- Ursula Marlene Gordon fractured her left ankle after falling on loose sand and uneven ground at a public parking area outside Surfside Pavilion.
- The High Court found Civils 2000 failed to warn the public about a foreseeable hazard and remained responsible for the site.
- The court found Gordon equally responsible for her injury, making the contractor liable for 50% of her proven damages.
Ursula Marlene Gordon succeeded in holding Civils 2000 (Pty) Ltd accountable for injuries she suffered after falling at a hazardous construction area outside Surfside Pavilion in Strand.
However, the High Court in the Western Cape ruled that Gordon’s own actions contributed equally to the incident, leaving Civils 2000 liable for only 50% of her proven damages.
Gordon was attending her sister-in-law’s 60th birthday celebration on the evening of 13 August 2016 when she crossed a public parking area near Surfside Pavilion. As the occasion was formal, she wore high heels. At dusk, she stepped onto soft sand covering an uneven surface, lost her footing, and fell, fracturing her left ankle.
The contractor remained responsible for the site
The central dispute was whether Civils 2000 still controlled the area where Gordon fell. The company claimed it had finished its work months earlier and had informally handed the site back to the municipality.
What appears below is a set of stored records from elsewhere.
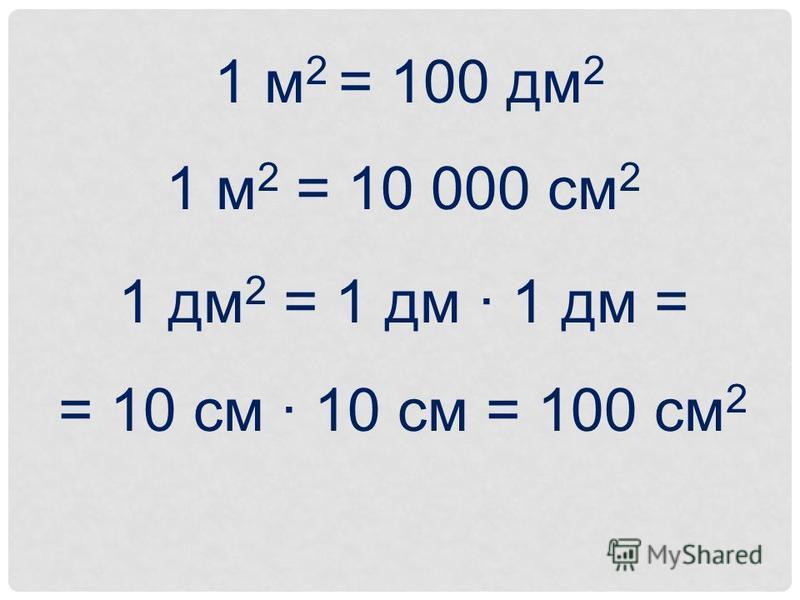 1 м 2 = 100 дм 2 1 м 2 = 10 000 см 2 1 дм 2 = 1 дм · 1 дм = = 10 см · 10 см = 100 см 2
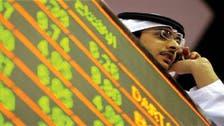 3 عوامل كبحت صعود الأسهم الإماراتية في 2019
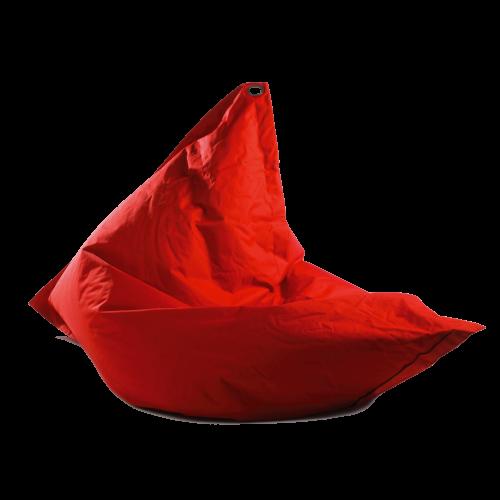 Chillout Bag XL, verschiedene Farben bestellbar
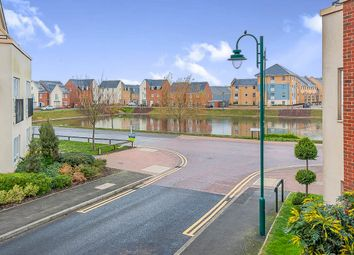 Thumbnail 2 bedroom flat for sale in Mid Water Crescent, Hampton Vale, Peterborough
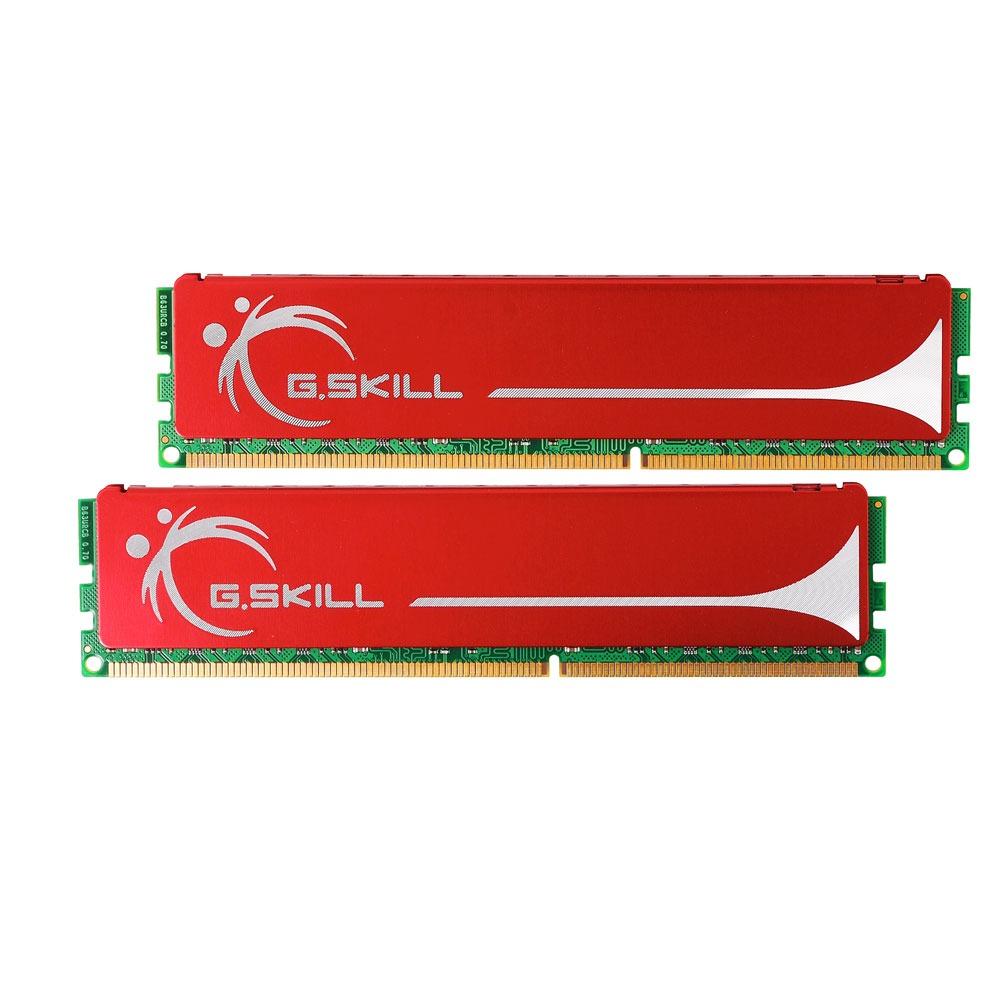 Mémoire PC G.Skill NQ Series 4 Go (2x 2Go) DDR3 1600 MHz G.Skill NQ Series 4 Go (kit 2x 2 Go) DDR3-SDRAM PC3-12800 - F3-12800CL9D-4GBNQ (garantie 10 ans par G.Skill)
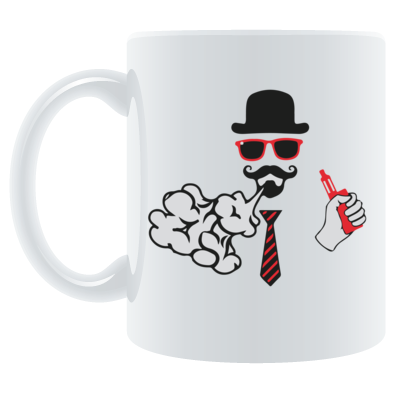 Cloud Vape Mug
Evidence showed that Civils 2000 excavated a trench in the parking area, installed a pipeline, backfilled the trench with sand, and compacted it. The area was left exposed for months, waiting for another contractor to apply tar surfacing, a job that was never done. Windy weather in Strand made things worse by loosening the compacted sand, leaving the surface uneven and unstable.
The company’s own actions worked against it. Even after the work was supposedly complete, its safety officer continued to inspect and photograph the site. Civils 2000 also returned from time to time to perform maintenance when asked.
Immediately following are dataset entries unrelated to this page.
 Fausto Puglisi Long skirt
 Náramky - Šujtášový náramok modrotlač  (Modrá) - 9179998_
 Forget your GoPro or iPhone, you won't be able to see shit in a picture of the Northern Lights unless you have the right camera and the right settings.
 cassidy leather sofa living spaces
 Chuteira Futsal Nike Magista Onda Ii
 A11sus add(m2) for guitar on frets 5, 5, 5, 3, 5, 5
Judge TJ Mgengwana commented, “The only inference the court can draw from this conduct is that the defendant still considered itself responsible for the well-being of the site.”
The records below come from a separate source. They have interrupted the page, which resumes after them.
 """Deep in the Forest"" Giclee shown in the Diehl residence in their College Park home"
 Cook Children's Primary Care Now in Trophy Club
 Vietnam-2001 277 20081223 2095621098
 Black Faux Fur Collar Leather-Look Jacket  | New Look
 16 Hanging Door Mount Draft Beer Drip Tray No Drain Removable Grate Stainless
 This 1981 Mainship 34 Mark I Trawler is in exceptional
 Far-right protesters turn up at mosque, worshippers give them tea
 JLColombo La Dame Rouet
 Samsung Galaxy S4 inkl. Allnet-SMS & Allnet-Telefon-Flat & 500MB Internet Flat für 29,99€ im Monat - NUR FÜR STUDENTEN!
On that basis, the court found that Civils 2000 remained in control of the area and owed members of the public a duty to make it safe or clearly warn of the danger.
Failure to warn and Gordon’s own negligence
The court found that loose sand on an uneven surface was a foreseeable hazard for pedestrians, yet the area was neither cordoned off nor marked with warning signs.
Judge Mgengwana said, “The defendant had a duty to warn the plaintiff that the area she was walking on had an uneven surface and loose sand, which could injure her, by putting up the necessary signage if the area was not cordoned off. The defendant failed in this duty.”
He added, “The Defendant was aware of the potential danger from the loose sand and uneven surface at the site, and it also foresaw that this hazard could injure someone.”
But the court also found that Gordon did not take reasonable care for her own safety. She admitted she immediately recognised the area as a construction site, chose to walk across it in high heels, and later conceded that she may not have paid proper attention because she was focused on reaching the venue.
Judge Mgengwana said, “She failed to prevent injury to herself when, by exercising reasonable care, she could and should have done so.”
The court concluded that both parties were equally to blame. Civils 2000 was ordered to compensate Gordon for 50% of her proven damages and to pay the legal costs related to the liability stage of the case.